The problem
Reproduce the part of the items that starts at the line containing "Of all the items listed as" and runs through the end of the items, swapping "farther" for "further" and leaving everything else unchanged.

Records shown
#####
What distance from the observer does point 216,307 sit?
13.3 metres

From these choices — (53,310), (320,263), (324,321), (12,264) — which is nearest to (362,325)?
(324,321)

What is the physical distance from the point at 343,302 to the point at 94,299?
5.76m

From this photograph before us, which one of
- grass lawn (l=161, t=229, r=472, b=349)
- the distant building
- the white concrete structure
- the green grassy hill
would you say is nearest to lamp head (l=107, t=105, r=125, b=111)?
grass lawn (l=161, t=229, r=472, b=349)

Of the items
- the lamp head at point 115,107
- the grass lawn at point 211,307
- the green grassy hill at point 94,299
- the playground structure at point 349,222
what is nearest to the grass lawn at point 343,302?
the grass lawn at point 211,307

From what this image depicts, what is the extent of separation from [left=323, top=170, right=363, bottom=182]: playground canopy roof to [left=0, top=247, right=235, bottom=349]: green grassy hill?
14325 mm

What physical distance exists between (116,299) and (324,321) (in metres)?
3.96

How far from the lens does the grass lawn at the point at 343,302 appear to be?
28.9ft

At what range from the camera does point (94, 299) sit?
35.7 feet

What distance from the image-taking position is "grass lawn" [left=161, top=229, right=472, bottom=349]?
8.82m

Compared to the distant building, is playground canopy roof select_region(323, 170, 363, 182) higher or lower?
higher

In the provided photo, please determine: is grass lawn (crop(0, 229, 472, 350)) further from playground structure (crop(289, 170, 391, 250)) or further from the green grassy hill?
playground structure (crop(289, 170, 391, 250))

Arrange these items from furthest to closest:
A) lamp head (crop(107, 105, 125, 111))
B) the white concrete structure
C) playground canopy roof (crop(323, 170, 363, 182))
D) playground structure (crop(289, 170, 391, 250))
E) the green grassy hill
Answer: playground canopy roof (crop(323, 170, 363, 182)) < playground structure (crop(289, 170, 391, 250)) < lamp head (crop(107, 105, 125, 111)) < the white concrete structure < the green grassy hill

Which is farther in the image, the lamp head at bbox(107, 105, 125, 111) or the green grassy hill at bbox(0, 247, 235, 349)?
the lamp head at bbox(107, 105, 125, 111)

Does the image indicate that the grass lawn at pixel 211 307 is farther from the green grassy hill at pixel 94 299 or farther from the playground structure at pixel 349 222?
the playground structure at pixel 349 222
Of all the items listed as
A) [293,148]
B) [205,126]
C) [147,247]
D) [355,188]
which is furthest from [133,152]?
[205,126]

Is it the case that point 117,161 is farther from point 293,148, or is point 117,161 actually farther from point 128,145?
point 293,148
#####
Solution for this task
Of all the items listed as
A) [293,148]
B) [205,126]
C) [147,247]
D) [355,188]
which is furthest from [133,152]?
[205,126]

Is it the case that point 117,161 is further from point 293,148, or is point 117,161 actually further from point 128,145?
point 293,148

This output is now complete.